What is required: Every line from the one with "From the set" through the end of the records below should be restated word for word, and nothing outside that span.

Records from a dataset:
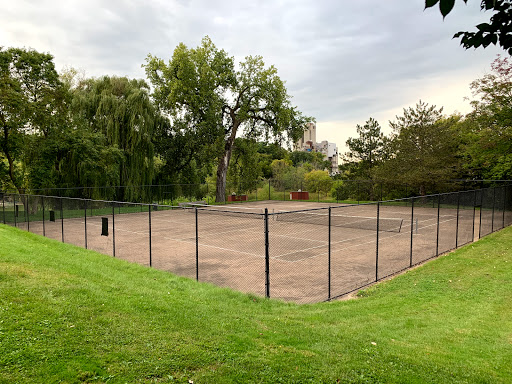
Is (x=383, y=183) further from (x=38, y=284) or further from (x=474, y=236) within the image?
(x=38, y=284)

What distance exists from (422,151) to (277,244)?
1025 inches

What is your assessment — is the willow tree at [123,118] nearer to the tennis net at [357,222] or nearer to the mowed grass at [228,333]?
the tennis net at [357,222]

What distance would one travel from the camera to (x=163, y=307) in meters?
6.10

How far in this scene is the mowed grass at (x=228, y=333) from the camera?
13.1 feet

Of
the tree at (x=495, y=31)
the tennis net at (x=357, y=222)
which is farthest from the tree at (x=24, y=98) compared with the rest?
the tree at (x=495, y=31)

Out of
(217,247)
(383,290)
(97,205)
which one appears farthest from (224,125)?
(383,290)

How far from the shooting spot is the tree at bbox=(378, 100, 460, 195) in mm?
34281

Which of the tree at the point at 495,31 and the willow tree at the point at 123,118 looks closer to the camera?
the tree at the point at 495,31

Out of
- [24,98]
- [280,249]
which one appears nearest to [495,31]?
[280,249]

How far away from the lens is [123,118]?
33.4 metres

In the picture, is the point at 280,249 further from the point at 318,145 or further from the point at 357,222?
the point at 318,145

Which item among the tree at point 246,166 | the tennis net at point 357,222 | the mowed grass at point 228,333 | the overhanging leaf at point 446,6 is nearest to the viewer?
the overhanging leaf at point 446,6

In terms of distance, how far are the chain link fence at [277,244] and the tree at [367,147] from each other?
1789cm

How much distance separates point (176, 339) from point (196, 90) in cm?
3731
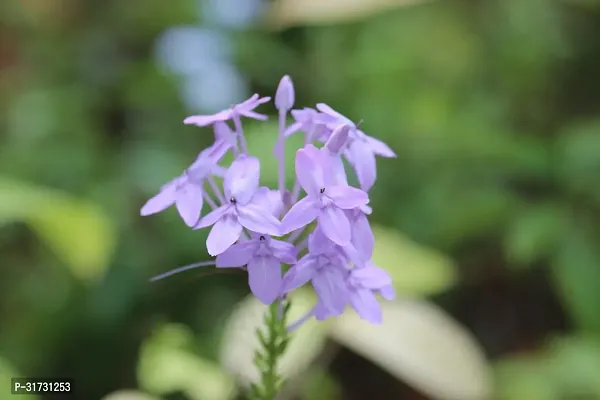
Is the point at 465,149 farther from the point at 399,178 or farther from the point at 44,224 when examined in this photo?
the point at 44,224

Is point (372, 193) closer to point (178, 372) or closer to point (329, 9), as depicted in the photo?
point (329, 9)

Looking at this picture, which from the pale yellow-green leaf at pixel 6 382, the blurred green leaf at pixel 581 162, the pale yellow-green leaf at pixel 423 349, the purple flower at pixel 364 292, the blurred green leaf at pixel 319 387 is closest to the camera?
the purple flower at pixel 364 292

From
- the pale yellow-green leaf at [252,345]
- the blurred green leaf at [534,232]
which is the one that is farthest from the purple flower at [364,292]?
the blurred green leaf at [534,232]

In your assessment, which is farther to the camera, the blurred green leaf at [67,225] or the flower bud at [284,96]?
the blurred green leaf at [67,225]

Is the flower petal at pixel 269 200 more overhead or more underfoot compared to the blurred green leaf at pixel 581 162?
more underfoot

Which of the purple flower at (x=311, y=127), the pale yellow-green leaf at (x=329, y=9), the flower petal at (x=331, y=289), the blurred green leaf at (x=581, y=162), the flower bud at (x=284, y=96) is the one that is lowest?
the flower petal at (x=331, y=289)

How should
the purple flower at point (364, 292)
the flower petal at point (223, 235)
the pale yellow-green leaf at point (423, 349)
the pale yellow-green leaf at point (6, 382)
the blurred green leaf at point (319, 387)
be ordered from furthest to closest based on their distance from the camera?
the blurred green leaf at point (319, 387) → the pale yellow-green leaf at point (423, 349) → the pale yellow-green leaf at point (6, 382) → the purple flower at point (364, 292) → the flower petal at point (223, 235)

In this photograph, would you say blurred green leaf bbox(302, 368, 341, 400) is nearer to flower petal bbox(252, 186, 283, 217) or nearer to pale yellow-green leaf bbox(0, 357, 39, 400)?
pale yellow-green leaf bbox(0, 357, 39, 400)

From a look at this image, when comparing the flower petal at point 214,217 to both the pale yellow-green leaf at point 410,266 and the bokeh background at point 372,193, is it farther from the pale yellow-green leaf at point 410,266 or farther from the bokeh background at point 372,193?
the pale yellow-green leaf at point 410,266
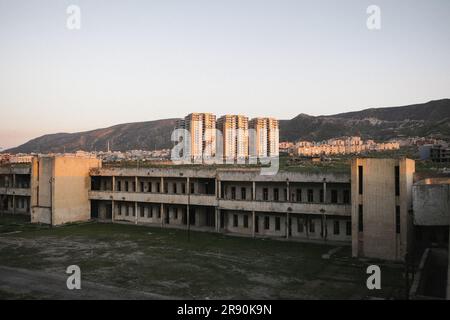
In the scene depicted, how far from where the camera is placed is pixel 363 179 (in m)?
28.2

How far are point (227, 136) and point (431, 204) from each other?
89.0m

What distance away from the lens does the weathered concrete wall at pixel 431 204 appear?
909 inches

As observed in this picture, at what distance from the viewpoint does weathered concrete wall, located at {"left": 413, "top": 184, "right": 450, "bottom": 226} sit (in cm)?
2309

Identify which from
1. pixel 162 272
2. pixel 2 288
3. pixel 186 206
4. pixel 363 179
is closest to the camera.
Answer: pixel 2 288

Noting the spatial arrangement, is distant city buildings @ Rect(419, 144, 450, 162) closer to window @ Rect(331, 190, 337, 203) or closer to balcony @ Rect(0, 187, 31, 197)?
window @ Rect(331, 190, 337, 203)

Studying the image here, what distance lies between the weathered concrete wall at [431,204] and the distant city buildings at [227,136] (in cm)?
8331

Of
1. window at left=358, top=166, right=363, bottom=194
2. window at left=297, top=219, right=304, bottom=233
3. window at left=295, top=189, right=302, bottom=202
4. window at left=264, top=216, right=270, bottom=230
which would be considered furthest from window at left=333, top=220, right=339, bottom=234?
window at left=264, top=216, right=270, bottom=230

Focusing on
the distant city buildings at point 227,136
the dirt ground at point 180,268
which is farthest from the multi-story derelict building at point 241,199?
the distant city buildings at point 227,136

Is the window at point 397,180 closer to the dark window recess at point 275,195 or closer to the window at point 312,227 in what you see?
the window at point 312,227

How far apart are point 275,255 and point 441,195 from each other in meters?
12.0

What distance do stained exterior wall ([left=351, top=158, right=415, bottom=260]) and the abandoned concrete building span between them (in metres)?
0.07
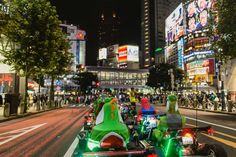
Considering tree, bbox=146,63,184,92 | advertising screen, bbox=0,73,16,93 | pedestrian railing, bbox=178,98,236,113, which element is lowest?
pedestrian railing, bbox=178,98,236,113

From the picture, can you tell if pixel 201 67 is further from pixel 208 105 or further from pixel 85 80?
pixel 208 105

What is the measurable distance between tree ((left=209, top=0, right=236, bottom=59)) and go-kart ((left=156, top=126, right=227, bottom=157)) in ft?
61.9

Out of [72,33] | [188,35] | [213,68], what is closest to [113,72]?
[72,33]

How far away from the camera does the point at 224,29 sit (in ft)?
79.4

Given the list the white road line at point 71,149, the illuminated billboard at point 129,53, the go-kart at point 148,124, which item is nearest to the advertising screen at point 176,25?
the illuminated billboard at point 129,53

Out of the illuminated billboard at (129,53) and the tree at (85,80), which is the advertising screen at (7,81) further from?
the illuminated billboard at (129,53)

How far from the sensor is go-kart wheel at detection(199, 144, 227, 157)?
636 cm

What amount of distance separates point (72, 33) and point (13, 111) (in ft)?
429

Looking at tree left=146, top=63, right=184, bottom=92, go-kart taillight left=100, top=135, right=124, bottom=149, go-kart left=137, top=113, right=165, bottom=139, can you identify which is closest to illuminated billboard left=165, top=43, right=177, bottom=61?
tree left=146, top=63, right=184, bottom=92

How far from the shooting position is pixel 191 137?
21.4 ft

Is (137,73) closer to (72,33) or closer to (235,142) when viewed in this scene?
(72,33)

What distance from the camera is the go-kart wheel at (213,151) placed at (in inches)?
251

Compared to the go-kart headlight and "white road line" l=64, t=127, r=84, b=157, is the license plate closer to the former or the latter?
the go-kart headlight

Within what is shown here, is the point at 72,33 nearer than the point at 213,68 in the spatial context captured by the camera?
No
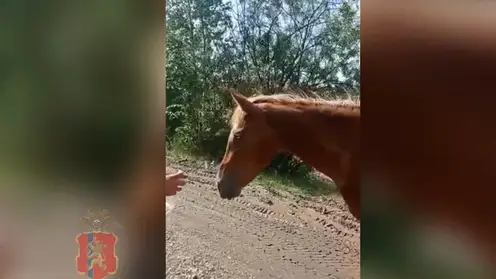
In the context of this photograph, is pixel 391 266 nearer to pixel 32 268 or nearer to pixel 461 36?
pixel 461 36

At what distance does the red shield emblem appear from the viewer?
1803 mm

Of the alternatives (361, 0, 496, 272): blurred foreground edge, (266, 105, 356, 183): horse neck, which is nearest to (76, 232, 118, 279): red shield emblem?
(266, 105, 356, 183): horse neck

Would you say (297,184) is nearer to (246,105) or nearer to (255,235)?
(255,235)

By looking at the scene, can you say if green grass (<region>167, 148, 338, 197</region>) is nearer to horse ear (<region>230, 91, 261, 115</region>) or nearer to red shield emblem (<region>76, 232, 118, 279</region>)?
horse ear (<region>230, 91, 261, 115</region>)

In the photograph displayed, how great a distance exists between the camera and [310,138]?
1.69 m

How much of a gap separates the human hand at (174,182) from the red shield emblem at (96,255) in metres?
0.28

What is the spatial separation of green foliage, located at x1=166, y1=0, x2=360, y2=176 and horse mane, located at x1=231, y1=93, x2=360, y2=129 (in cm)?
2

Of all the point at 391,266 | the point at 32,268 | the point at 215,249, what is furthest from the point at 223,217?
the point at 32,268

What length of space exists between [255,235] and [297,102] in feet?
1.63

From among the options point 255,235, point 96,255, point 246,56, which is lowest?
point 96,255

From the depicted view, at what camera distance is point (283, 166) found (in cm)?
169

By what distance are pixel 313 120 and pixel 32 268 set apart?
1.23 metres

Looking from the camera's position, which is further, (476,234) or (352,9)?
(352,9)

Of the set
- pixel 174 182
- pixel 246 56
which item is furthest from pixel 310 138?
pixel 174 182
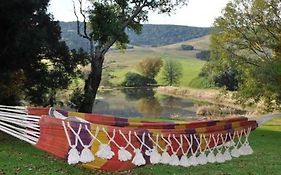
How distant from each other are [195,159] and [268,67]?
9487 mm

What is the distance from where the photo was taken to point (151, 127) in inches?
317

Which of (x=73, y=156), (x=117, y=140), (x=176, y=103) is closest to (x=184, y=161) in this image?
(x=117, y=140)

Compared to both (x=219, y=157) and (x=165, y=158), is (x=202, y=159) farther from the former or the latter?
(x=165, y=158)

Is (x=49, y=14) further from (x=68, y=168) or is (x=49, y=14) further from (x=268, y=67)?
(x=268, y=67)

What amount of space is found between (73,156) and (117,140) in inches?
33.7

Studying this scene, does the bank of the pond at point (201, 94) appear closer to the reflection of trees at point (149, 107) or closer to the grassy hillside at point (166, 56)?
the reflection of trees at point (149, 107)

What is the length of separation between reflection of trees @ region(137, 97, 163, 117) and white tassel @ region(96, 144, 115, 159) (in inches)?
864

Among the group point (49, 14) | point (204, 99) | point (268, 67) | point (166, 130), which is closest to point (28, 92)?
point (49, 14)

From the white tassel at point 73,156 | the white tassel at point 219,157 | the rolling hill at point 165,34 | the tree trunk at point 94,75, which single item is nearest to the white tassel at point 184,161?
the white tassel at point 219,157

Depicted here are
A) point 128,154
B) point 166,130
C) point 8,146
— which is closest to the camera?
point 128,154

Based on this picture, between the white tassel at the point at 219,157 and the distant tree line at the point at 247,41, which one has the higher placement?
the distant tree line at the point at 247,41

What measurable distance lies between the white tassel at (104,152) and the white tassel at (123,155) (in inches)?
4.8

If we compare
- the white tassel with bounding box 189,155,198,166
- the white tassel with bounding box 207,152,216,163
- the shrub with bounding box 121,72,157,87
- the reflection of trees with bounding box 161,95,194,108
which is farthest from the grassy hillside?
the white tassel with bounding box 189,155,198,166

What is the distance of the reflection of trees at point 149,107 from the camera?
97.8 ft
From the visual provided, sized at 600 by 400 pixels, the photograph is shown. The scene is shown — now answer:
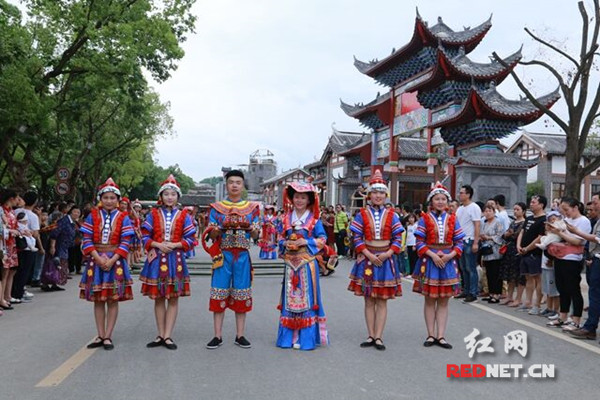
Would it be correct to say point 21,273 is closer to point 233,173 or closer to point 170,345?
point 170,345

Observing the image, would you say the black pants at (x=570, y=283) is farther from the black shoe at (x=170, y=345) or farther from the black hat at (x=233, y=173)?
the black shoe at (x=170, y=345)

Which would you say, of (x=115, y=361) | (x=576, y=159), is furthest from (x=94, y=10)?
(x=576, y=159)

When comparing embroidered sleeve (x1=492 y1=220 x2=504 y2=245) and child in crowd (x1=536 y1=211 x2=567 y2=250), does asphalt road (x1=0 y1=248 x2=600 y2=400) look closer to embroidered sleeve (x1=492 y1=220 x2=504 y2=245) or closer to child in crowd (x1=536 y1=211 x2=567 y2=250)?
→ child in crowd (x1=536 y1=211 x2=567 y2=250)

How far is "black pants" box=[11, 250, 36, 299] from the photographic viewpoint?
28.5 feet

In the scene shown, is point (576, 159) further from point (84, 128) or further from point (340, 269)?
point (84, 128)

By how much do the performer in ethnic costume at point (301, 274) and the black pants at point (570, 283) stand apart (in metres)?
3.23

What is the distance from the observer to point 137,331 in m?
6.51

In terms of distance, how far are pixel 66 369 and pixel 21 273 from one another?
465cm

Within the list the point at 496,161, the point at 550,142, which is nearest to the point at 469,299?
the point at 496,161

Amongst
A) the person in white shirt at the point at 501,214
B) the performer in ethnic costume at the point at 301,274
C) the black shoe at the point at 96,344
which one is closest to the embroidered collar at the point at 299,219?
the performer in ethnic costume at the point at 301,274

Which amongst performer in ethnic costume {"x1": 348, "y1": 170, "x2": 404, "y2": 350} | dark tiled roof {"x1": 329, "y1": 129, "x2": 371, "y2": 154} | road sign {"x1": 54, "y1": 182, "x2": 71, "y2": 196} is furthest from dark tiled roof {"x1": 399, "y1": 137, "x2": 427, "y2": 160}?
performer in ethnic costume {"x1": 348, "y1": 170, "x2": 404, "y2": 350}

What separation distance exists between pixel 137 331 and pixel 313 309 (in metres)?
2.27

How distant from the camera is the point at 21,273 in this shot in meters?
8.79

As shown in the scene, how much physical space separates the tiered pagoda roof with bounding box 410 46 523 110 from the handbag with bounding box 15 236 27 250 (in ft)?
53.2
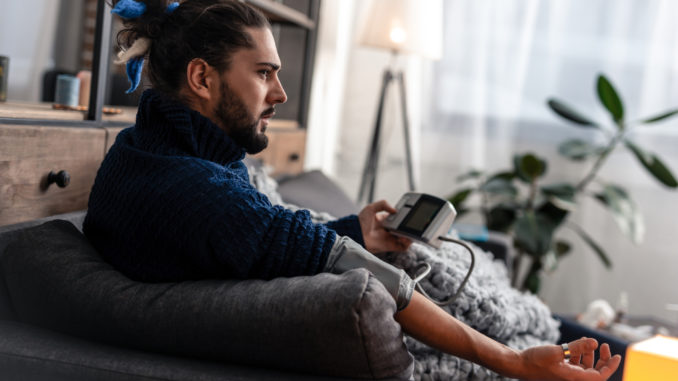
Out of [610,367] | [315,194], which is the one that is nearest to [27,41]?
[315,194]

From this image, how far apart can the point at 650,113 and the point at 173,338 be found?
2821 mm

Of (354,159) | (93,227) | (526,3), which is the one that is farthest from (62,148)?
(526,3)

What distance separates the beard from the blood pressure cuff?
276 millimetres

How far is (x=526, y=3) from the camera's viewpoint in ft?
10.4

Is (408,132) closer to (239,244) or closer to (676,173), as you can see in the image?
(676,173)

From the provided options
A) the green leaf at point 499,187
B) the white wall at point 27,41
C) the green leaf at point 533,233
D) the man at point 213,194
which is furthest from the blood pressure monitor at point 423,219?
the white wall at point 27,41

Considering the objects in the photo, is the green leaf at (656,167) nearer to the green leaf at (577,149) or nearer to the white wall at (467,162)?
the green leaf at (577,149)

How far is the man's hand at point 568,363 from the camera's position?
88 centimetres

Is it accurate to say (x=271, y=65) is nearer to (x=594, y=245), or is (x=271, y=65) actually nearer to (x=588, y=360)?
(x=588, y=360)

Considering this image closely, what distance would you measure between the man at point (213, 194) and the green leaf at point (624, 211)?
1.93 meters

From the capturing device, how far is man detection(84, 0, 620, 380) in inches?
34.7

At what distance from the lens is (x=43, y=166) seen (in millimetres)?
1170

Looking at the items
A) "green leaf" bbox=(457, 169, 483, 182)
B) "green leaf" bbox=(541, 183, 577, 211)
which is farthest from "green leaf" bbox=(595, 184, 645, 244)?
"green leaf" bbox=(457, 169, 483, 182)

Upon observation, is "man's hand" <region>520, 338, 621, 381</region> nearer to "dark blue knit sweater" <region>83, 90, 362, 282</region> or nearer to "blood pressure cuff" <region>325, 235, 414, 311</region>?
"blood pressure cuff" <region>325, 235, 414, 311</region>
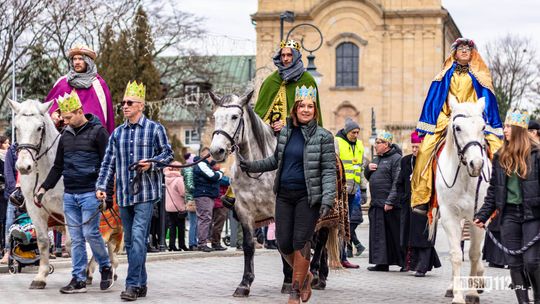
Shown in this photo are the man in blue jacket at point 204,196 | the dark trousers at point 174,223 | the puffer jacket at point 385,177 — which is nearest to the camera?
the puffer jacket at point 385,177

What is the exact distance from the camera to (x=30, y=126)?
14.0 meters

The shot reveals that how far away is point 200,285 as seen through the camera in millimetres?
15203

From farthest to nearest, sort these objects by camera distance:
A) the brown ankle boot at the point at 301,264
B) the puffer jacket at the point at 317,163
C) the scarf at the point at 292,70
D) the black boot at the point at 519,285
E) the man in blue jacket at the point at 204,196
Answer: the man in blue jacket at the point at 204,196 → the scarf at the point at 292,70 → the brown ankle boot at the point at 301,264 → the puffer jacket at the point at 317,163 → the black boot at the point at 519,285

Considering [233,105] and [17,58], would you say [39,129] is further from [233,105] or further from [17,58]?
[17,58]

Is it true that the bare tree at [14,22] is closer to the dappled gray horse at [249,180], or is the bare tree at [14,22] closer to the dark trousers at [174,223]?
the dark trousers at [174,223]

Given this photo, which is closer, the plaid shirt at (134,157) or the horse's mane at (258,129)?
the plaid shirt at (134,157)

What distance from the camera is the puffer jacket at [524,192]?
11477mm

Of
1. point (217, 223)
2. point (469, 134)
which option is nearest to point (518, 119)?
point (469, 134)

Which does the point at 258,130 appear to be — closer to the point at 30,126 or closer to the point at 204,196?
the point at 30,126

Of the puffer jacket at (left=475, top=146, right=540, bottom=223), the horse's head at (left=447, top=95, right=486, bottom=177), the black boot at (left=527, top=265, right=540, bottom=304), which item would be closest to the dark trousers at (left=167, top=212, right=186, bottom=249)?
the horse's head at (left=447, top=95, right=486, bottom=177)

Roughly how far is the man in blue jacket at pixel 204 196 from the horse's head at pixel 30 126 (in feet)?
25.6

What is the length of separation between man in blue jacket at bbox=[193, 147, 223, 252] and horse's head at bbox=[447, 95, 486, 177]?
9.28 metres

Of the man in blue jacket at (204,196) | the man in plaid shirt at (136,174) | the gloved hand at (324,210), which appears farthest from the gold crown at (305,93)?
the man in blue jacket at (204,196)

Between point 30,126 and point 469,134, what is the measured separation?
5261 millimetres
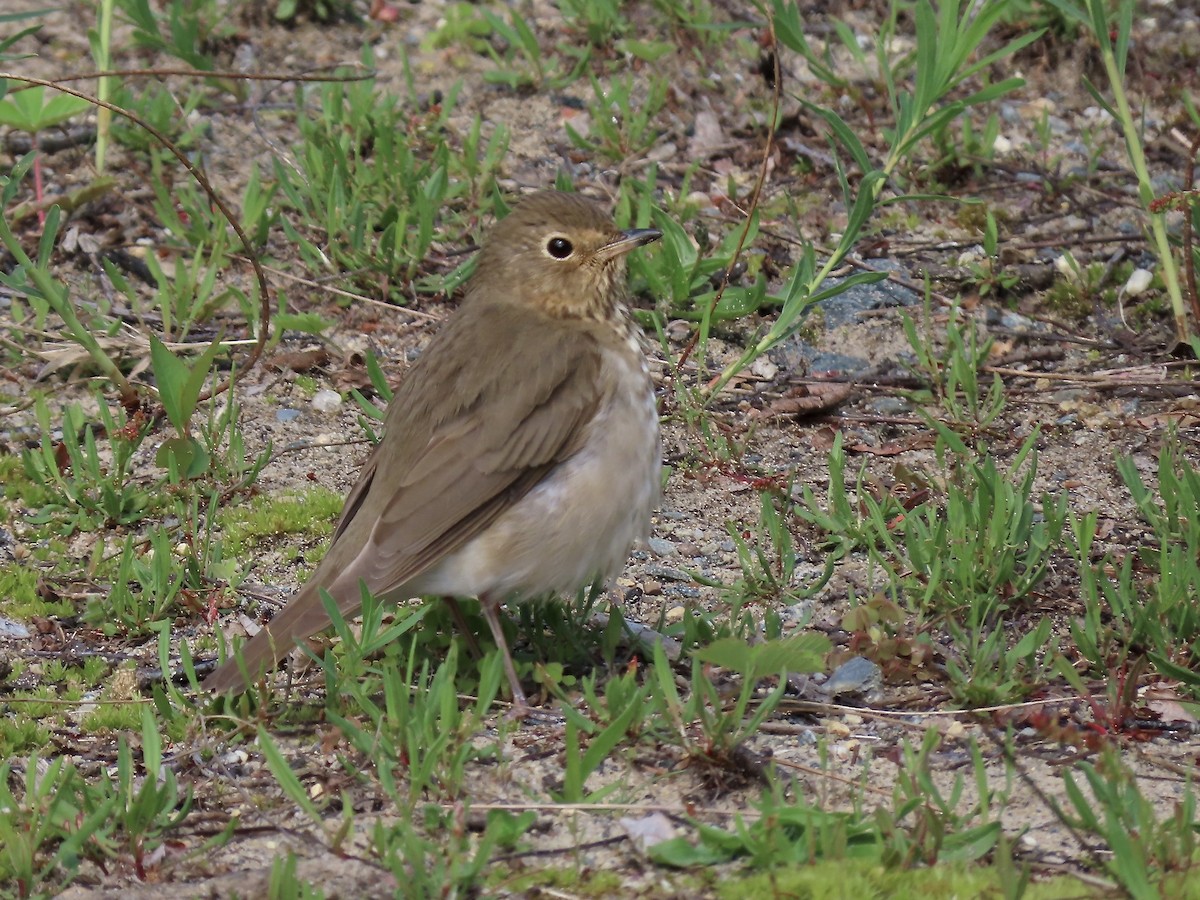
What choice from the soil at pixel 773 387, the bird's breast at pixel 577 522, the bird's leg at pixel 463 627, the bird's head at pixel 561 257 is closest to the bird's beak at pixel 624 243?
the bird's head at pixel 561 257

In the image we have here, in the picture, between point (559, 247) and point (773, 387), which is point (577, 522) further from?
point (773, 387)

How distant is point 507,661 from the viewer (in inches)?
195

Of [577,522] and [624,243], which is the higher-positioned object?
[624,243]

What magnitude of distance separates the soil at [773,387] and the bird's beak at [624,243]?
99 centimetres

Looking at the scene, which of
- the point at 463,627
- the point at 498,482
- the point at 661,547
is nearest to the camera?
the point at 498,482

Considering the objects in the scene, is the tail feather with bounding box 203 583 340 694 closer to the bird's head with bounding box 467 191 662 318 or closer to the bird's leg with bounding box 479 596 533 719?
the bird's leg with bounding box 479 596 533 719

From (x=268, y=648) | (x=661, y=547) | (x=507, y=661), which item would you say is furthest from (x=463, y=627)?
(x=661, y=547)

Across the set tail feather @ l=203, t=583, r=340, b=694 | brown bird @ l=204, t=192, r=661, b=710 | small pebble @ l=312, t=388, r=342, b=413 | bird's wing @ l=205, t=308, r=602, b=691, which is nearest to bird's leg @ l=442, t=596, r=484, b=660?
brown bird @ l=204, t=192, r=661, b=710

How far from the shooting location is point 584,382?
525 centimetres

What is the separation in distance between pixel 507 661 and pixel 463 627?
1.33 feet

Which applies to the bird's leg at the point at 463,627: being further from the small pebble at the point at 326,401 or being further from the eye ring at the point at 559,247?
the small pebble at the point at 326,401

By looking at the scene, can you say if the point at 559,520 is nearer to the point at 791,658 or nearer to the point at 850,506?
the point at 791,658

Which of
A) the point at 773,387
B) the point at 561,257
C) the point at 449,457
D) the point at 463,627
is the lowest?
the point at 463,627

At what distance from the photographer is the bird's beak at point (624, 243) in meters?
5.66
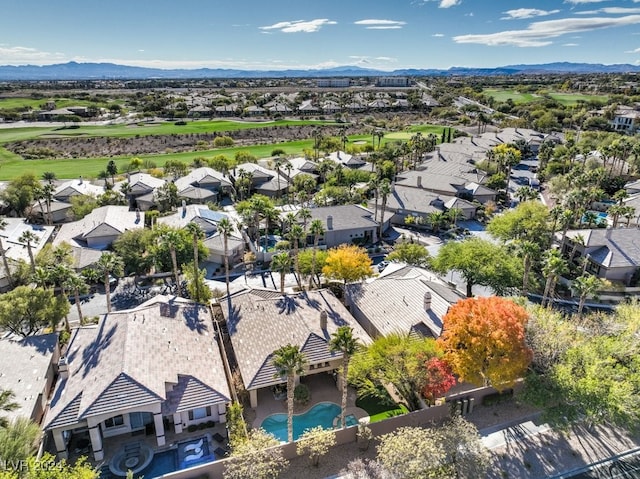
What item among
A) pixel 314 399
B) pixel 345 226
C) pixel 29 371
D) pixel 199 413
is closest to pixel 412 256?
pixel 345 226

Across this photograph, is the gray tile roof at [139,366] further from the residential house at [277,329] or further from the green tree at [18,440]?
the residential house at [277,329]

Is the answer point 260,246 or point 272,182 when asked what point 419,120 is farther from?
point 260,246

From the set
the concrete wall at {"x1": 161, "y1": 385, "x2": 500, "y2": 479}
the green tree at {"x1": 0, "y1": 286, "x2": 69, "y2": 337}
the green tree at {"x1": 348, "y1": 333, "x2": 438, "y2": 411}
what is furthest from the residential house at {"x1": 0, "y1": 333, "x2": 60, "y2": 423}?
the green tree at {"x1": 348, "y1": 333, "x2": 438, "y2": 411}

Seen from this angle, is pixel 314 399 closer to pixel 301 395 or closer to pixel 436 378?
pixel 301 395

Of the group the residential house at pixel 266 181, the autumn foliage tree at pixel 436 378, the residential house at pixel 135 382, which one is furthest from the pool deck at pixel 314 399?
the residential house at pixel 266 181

Written reply:
From the set
the concrete wall at {"x1": 161, "y1": 385, "x2": 500, "y2": 479}
the green tree at {"x1": 0, "y1": 286, "x2": 69, "y2": 337}
the green tree at {"x1": 348, "y1": 333, "x2": 438, "y2": 411}
what is furthest from the residential house at {"x1": 0, "y1": 333, "x2": 60, "y2": 423}?
the green tree at {"x1": 348, "y1": 333, "x2": 438, "y2": 411}

Seen from this angle, is pixel 314 399 closer to pixel 301 395 or closer to pixel 436 378?
pixel 301 395

Of the group the residential house at pixel 266 181, the autumn foliage tree at pixel 436 378, the residential house at pixel 135 382, which one is furthest from the pool deck at pixel 314 399?
the residential house at pixel 266 181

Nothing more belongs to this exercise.